Text shown:

┌────────

* European corporate bankruptcies higher than pre-crisis
* EU wants early warning alerts to prevent bankruptcies
* Companies to receive support for early restructuring
By Francesco Guarascio
BRUSSELS, Oct 5 (Reuters) - An external early warning system for companies at risk of insolvency is central to a European Commission’s draft proposal to cut the region’s bankruptcy problem and help banks recoup bad loans.
Non-performing loans (NPLs) on the euro zone’s main lenders’ balance sheets neared 1 trillion euros ($1.1 trillion) last year, about 9 percent of the bloc’s gross domestic product, hitting banks’ ability to make money on corporate lending.
EU data shows corporate insolvencies spiked after the 2007-08 financial crisis and are still much higher than before, with half of new firms not surviving their first five years, pushing up unemployment rates in still weak economies.
In a bid to tackle the problem, the Commission wants common EU rules to help troubled companies restructure their business and avoid bankruptcy, a draft law seen by Reuters said. This should also allow creditors to recover more easily their loans.
In Western European countries, nearly 175,000 bankruptcies were recorded last year, up from 130,000 in 2007 before the financial crisis struck Europe, data from Creditreform, a consultancy, shows.
Meanwhile, banks’ non-performing loans as a share of total loans grew threefold in Italy to almost 18 percent, the highest in the euro zone after Greece, nearly five times in Portugal and almost seven times in Spain between 2007 and 2015, World Bank data shows.

└────────

Dataset excerpt:
┌────────

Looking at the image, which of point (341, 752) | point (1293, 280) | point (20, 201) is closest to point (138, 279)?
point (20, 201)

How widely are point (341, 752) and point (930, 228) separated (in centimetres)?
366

└────────

Problem to work on: In the article on European bankruptcies above, write out the passage from "Meanwhile, banks’ non-performing" to "Bank data shows." word for word.

Answer:
Meanwhile, banks’ non-performing loans as a share of total loans grew threefold in Italy to almost 18 percent, the highest in the euro zone after Greece, nearly five times in Portugal and almost seven times in Spain between 2007 and 2015, World Bank data shows.